Milano-Cortina 2026, è il gran giorno: cerimonia storica tra San Siro e Dolomiti

Il conto alla rovescia è ormai agli sgoccioli. Alle ore 20 di oggi venerdì 6 febbraio, le luci dello stadio Meazza – ribattezzato per l’occasione Milano San Siro Olympic Stadium – si accenderanno per dare ufficialmente il via ai Giochi Olimpici Invernali di Milano-Cortina 2026, in una cerimonia d’apertura destinata a entrare nella storia. Per la prima volta in assoluto, l’evento inaugurale si svolgerà in contemporanea in più luoghi, con un format diffuso che unirà idealmente la metropoli lombarda e la Perla delle Dolomiti. Milano e Cortina d’Ampezzo saranno infatti i due poli principali della cerimonia, affiancati da celebrazioni collaterali a Livigno e Predazzo.

Due bracieri, una sola fiamma olimpica

Momento simbolo della serata sarà l’accensione dei due bracieri olimpici: uno a Milano, all’Arco della Pace, e l’altro a Cortina, in Piazza Dibona. A portare la fiaccola nel capoluogo lombardo, percorrendo l’ultimo tratto da San Siro lungo Corso Sempione, sarà Alberto Tomba, mentre a Cortina l’onore toccherà a Deborah Compagnoni. I calderoni, imponenti strutture semoventi rivestite da migliaia di luci a basso consumo, si ispirano al genio di Leonardo da Vinci, richiamando nei movimenti e nelle forme il dialogo tra uomo, natura e tecnologia.

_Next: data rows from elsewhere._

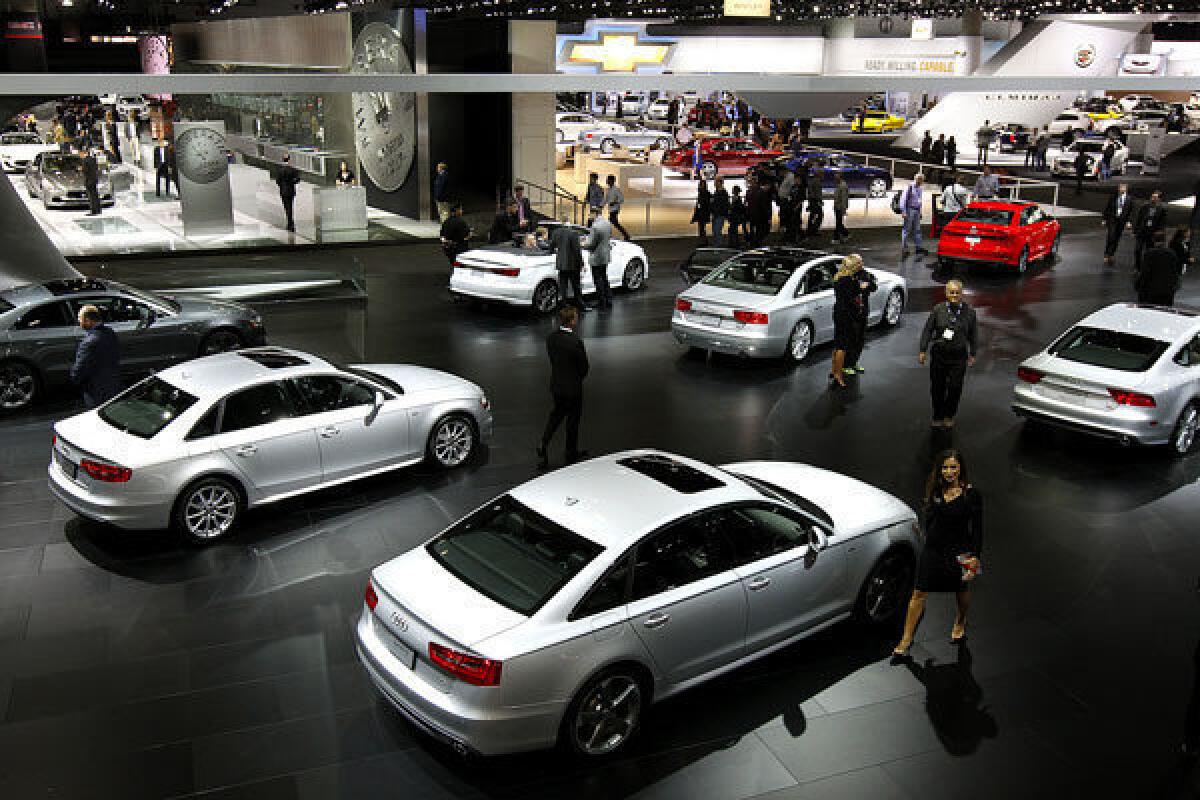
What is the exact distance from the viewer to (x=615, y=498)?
664cm

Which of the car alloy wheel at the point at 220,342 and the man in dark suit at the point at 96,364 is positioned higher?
the man in dark suit at the point at 96,364

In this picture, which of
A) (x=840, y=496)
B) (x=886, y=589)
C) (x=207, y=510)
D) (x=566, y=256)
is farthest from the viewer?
(x=566, y=256)

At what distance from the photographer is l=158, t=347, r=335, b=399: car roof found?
8932 mm

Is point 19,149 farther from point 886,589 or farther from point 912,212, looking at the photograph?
point 886,589

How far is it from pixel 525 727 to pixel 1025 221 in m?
18.3

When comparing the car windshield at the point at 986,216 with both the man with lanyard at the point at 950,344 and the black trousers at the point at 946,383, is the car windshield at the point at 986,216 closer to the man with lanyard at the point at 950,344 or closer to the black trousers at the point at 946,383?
the man with lanyard at the point at 950,344

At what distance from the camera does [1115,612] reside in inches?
316

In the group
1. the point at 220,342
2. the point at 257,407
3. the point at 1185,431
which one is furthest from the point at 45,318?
the point at 1185,431

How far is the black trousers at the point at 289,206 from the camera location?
22000 millimetres

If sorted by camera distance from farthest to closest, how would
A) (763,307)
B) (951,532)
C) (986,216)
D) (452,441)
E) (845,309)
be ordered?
(986,216), (763,307), (845,309), (452,441), (951,532)

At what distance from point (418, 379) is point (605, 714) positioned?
201 inches

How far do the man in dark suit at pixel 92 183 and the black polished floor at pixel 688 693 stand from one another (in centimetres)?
1185

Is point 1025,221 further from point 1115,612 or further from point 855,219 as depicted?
point 1115,612

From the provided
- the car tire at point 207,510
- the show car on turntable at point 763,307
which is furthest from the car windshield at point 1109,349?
the car tire at point 207,510
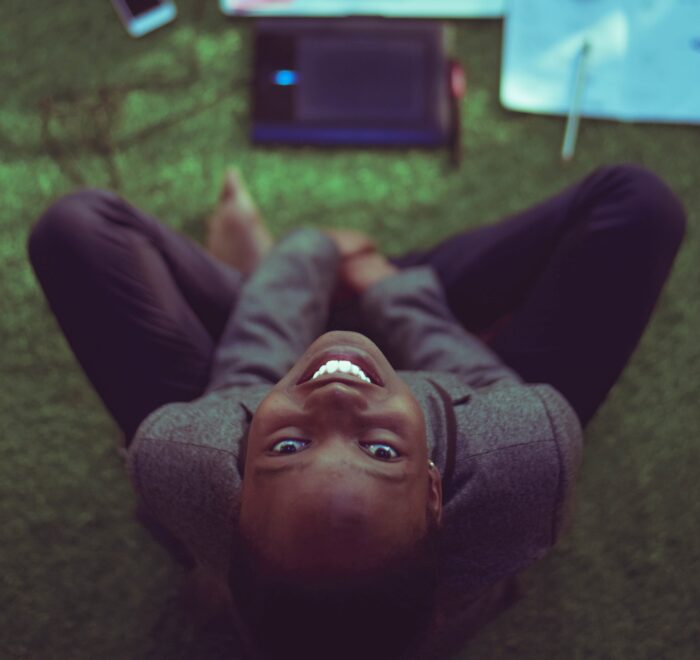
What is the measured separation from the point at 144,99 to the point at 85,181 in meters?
0.18

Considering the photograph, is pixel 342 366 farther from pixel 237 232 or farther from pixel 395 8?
pixel 395 8

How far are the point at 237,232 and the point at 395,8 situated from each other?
0.46m

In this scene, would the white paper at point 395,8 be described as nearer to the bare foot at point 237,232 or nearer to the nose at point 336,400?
the bare foot at point 237,232

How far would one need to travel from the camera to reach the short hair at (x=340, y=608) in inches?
20.7

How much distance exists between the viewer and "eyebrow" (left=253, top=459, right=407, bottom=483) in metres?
0.55

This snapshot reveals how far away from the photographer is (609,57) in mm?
1063

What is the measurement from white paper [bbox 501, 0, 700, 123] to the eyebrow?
77 centimetres

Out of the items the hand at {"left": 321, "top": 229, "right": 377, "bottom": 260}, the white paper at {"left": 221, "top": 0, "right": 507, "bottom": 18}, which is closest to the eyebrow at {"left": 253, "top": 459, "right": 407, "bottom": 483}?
the hand at {"left": 321, "top": 229, "right": 377, "bottom": 260}

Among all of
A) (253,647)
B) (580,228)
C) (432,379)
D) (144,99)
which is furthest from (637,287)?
(144,99)

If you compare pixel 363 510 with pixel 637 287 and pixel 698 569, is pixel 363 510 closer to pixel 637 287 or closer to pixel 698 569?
pixel 637 287

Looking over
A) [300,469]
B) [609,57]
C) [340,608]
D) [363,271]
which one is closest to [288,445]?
[300,469]

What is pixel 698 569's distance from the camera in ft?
3.32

Atleti, capi di Stato e grandi ospiti

A sfilare sul palco saranno circa 5.000 atleti provenienti da tutto il mondo. Gli alfieri azzurri saranno Arianna Fontana e Chicco Pellegrino a Milano, Federica Brignone e Amos Mosaner a Cortina. A San Siro è attesa anche una platea istituzionale di primissimo livello, con oltre 50 capi di Stato guidati dal Presidente della Repubblica Sergio Mattarella. Gli Stati Uniti saranno rappresentati dal vicepresidente JD Vance e dal segretario di Stato Marco Rubio. Non mancheranno ospiti simbolici di altri sport, come i campioni del mondo della pallavolo azzurra e due bandiere del calcio italiano: Franco Baresi e Beppe Bergomi, protagonisti di un emozionante ritorno nel “loro” stadio.

Musica, spettacolo e un cast internazionale

La colonna sonora della cerimonia sarà affidata a un cast che unisce star internazionali e grandi nomi italiani. Sul palco saliranno Mariah Carey, Andrea Bocelli, Laura Pausini – che interpreterà l’inno – e Ghali, con una performance dedicata al tema dell’Armonia. Il racconto della serata sarà affidato alle voci di Pierfrancesco Favino, Sabrina Impacciatore e Matilda De Angelis, mentre tra gli ospiti più attesi figura anche Tom Cruise, possibile testimonial del passaggio di testimone verso Los Angeles 2028. Previsto inoltre un omaggio allo stilista Giorgio Armani, scomparso nel settembre 2025, con la possibile partecipazione – secondo indiscrezioni – della top model Vittoria Ceretti.

I numeri della cerimonia

Lo spettacolo coinvolgerà 1.200 performer volontari, un cast proveniente da 27 Paesi e circa 500 musicisti. I costumi rappresentano un altro capitolo imponente: 182 design originali, oltre 1.400 abiti realizzati, 1.500 paia di scarpe e 7.500 metri di tessuto, con il lavoro di 110 make-up artist e 70 hair stylist. Una macchina organizzativa imponente, pronta a raccontare al mondo l’inizio di un’Olimpiade che punta a coniugare spettacolo, identità e visione internazionale.